_Text segment:_
+ + + +
Saturday, 15 March 2008

Closures by example

In an earlier post, I promised a follow-up with a few examples of closures. Before we get to the examples, a quick note: To avoid cluttering things up with browser-specific stuff, I'm using the Event.observe() method from Prototype. Event.observe() hooks up an event handler, allowing for differences between browser implementations (see the link for more detail).

I have to say that I found this post to be a real challenge, and it took me a while to figure out why: I kept trying to boil things down to their essence, and the fact is that if you do that, you end up with a single example, one that demonstrates that a closure function has access to intrinsic data. And let's face it, that's not very interesting. :-)

So rather than boil things down, I'll give a few examples of where closures frequently get used, even though they all pretty much demonstrate the same fundamental point (about the functions having intrinsic data).

Okay, to the examples:

  1. A Simple Bound Event Handler
  2. Enduring References
  3. Enduring References to What
  4. Private Properties
  5. Callbacks
  6. The Inadvertent Closure (an anti-pattern)
  7. Your Examples
#1: A Simple Bound Event Handler

One of the most common uses of closures is to bind a function and some data to an event handler:
function wireUpMessage(element, msg)
{
Event.observe(
element,
'click',
function()
+ + + +
_Collected data:_
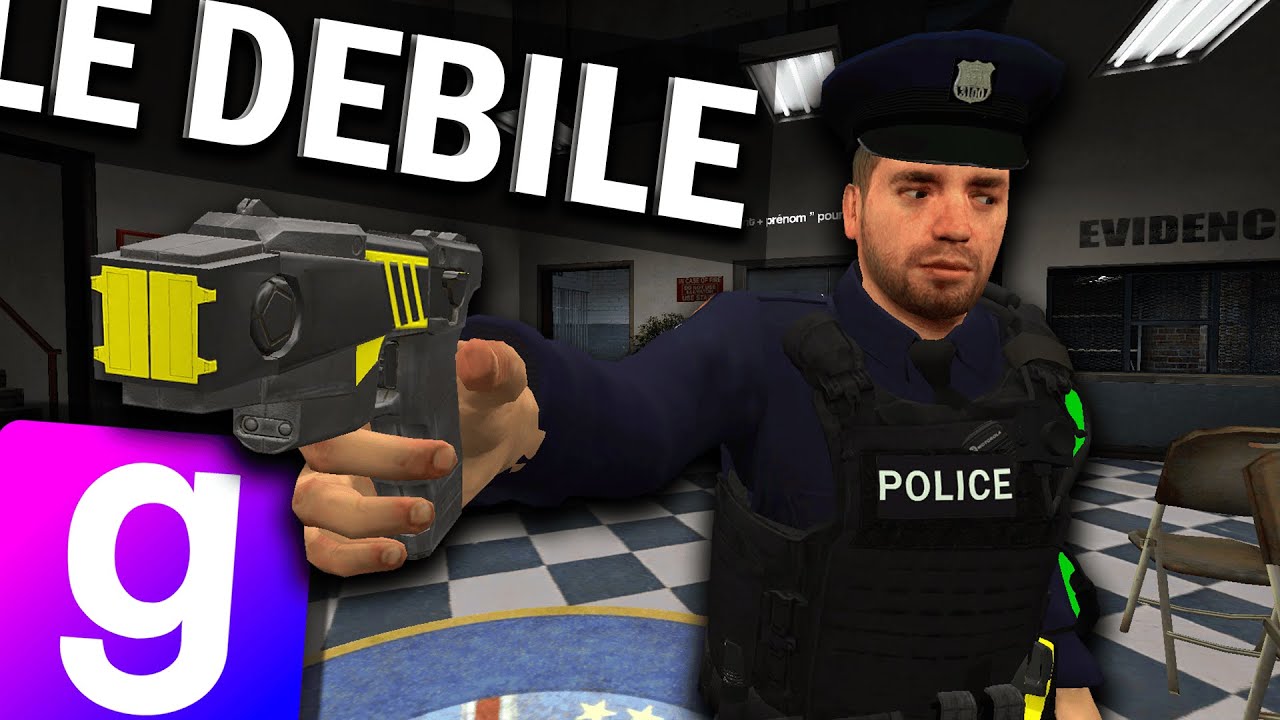 JE SUIS LE PIRE CADET DU SERVEUR ! 👮 | Garry's Mod Dark RP [HoxTown RP]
+ + + +
_What you need to do:_
**1.** Return the part of the closures post that opens with the words containing "Closures by example" and closes with "for more detail).", copied word for word.
**2.** In the closures post, which library supplies the method used to hook up event handlers?
**3.** Sum up the closures post in two sentences.

_Answers for the exercise:_
**1.**
Closures by example

In an earlier post, I promised a follow-up with a few examples of closures. Before we get to the examples, a quick note: To avoid cluttering things up with browser-specific stuff, I'm using the Event.observe() method from Prototype. Event.observe() hooks up an event handler, allowing for differences between browser implementations (see the link for more detail).

**2.** Prototype, which provides the Event.observe() method.

**3.** The post follows up an earlier one with examples of closures, using Prototype's Event.observe() method to avoid browser-specific code. Rather than reduce the topic to one example showing that a closure function has access to intrinsic data, it lists several common uses of closures, starting with binding a function and some data to an event handler.